No one appeared to be out and about yet. Rain and mist didn’t keep Cooper Springs citizens inside their homes, but unless you were a fisherman or coffee stand owner, there was no reason to be outside this early in the morning.

“I guess we’ll find out in less than half an hour. I wouldn’t be surprised if Rufus beat us back down,” Nero said with a calm Forrest did not feel.

“Right, that.”

They were half a block away. He picked up the pace, knowing Nero would be close behind.

As he had just a few days earlier, after his most recent nightmare, Forrest hammered on the door of the Steam Donkey. They didn’t have to wait long. Magnus opened the door almost immediately; he must have been downstairs waiting for them.

“Where’s Pops?” he demanded looking past Forrest and Nero for Rufus.

“He said he’d meet us here in an hour. That was”—Nero looked at his watch—“about forty-five minutes ago.”

“Alright, alright. Get inside already.” Magnus shooed them past him, then shut and locked the door.

“Coffee?”

“Yeah,” said Forrest, “and not the crap you serve the hoi polloi either. I need high-test good stuff.”

“I second that,” said Nero.

“He didn’t tell you anything?” Magnus asked, walking behind the bar and toward the kitchen.

“No time to chat. He was lurking under some bushes and didn’t want us sticking around.”

He didn’t know about Nero, but Forrest was covered with a gross mix of sweaty, sticky fear that was making him clammy underneath his clothing. He unzipped his coat and hung it on the back of a chair, then chose to sit at a table instead of the bar. As shaky as he was, he was afraid he’d fall off a barstool. Nero took off his coat too and sat down next to him.

They settled in, not speaking, just staring across the table at each other. Adrenaline whooshed through Forrest’s veins, making him feel lightheaded. Over the ringing in his ears, he heard Magnus clattering around in the kitchen as if this was a perfectly normal morning—the clink of him getting down ceramic mugs, the hiss of his personal-sized espresso machine. The soothing sounds that helped Forrest calm himself.

“Here,” Magnus said a few minutes later, plunking down three Americanos on the table. Then he sat down with them. “Tell me everything.”
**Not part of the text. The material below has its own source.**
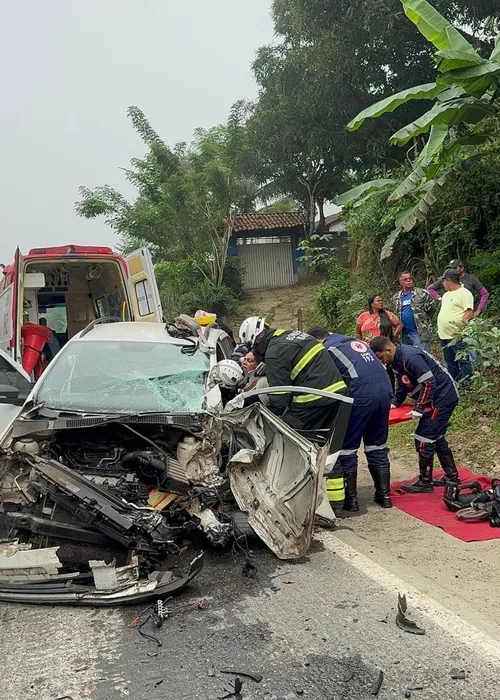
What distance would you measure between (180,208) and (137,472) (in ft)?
56.7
Nero wrapped his hands around the mug, hunkering over it protectively—a coffee gargoyle. Forrest laughed but it sounded odd even to his ears.

“There’s not much to tell,” Forrest said. “I didn’t see him at first. He stopped Nero and told him to fake an injury or something. Right, Nero?” Nero nodded, lifting his coffee to sip the hot beverage. The man was braver than Forrest, who was going to wait just a bit longer for it to cool down. “He said he’d meet us here in an hour.”

A scuffle and bang alerted them to someone’s presence at the back of the building. Hopefully, it was Rufus and not whoever he was hiding from. Magnus was just rising to his feet when a grimy but very much alive Rufus emerged from the hallway.